Keystone Habits and New Year’s Resolutions

Well, you’ve made your resolutions, and if you were like most people, getting fit and healthy was probably one of them.

It’s no surprise that, between Covid and the natural inclination to move along the path of least resistance, results in many of us moving less and making poorer food choices. 

Old habits die hard, and those you can’t put out of sight are the most stubborn. It’s easy to stop eating cookies: Quit buying them! But you do have to eat, and choosing healthy foods is a more conscious decision. That’s when the old habits of tossing this and that into your grocery basket take control. But when it comes to eating healthy and exercising regularly, there’s no clear-cut path. Recently, I read “The Power of Habit: Why we do what we do in life and business” by Charles Duhigg. It turns out that changing a habit is not a direct path. The choices you make along the way lead to other consequences or habits that keep you from fulfilling your goals. Patterns make up your life, but you need to look a little deeper and see the habits that make up these patterns.

 

Duhigg says the most significant habit is a “keystone habit.”Reading this piqued my interest right away, as I had always been intrigued by the word “keystone.”

 

Growing up in upstate New York, I regularly saw license plates from Pennsylvania, declaring it to be “The Keystone State.” How that slogan came to be is for a later subject, but the knowledge that a keystone is the central wedge-shaped stone in an arch responsible for keeping all the rocks in place and allowing the arch to function has stayed with me. 
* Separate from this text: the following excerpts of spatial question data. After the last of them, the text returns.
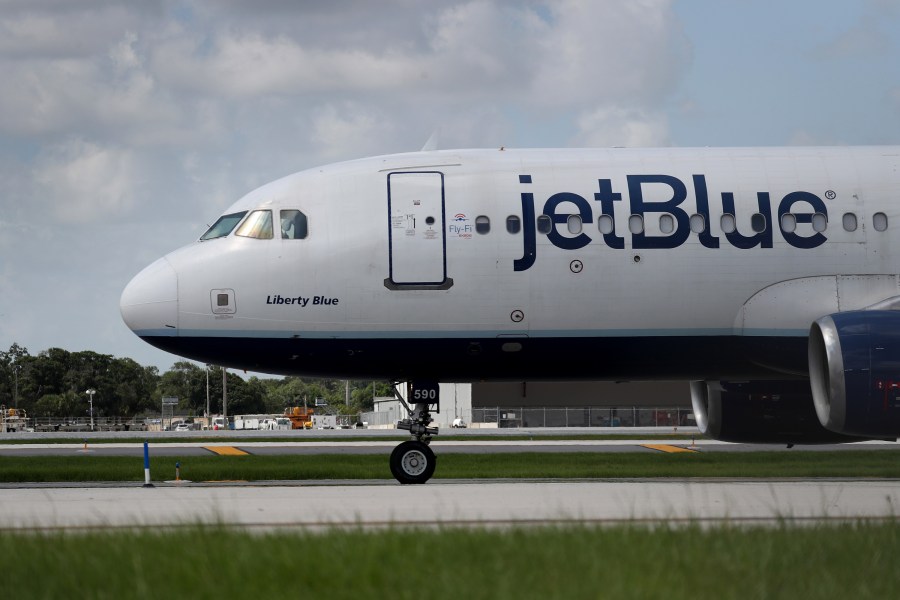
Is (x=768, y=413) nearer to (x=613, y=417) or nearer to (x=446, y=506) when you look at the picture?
(x=446, y=506)

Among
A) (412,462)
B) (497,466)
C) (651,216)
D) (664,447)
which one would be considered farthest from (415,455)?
(664,447)

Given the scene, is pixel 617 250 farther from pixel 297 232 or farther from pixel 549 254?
pixel 297 232

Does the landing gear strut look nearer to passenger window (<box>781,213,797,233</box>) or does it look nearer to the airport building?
passenger window (<box>781,213,797,233</box>)

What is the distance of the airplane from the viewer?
764 inches

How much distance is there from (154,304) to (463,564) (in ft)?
39.5

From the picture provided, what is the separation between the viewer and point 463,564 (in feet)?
27.3

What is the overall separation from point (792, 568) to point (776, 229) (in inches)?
475

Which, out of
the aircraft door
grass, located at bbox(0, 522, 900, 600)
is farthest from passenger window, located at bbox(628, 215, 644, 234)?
grass, located at bbox(0, 522, 900, 600)

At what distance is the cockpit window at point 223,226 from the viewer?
20.0 meters

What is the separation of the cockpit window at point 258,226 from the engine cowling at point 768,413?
28.9 ft

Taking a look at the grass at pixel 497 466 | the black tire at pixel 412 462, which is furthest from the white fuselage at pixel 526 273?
the grass at pixel 497 466

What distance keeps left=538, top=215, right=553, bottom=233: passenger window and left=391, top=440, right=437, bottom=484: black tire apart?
159 inches

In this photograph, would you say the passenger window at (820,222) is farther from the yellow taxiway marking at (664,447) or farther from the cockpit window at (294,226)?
the yellow taxiway marking at (664,447)

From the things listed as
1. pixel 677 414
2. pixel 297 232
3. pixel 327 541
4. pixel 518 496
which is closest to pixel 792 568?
pixel 327 541
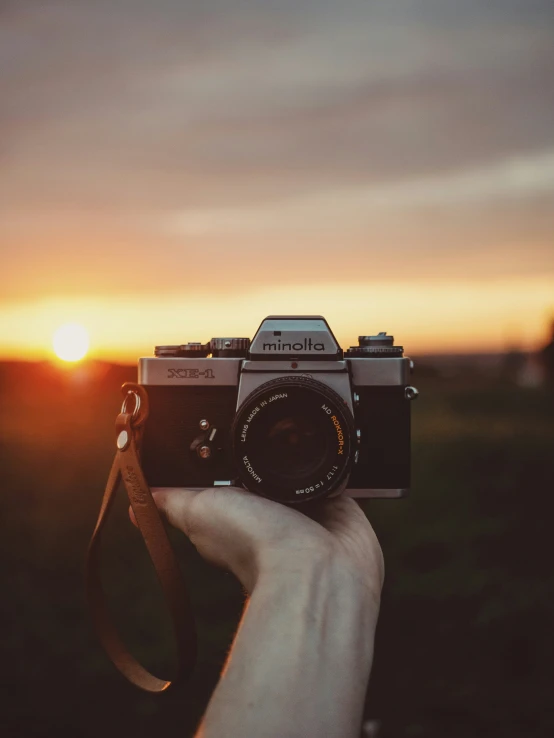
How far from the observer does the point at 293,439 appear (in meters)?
2.31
When you look at the resolutions or goals you made for the New Year, you may not have accounted for the “keystone habits” necessary to realize them. You may think you have to join a health club to get yourself working out regularly or a diet program to encourage you to eat healthily. But the key to accomplishing these may be in something else. Your habits shape your life, but that also means you have the power to change those habits and, thereby, change your life.

You experience a cue, act upon it, and get a reward. You know if you go down the aisle where the fresh-baked cookies are sitting, the sweet aroma will set off a trigger in your brain that reminds you of the pleasure of biting into a soft chocolate-chip cookie. You’ll cave in, buy the cookies, take them home, and eat them all within a day. The best way to not eat the cookies is not to take that aisle. But every time you shop at that store, you find yourself in the bakery. If eating fewer cookies is part of your New Year’s resolutions, then maybe you need to create a new habit of shopping at a store that doesn’t sell your favorite cookie. Or shopping when the bakery is closed. When you try to replace old habits with new, healthier choices, the options are there.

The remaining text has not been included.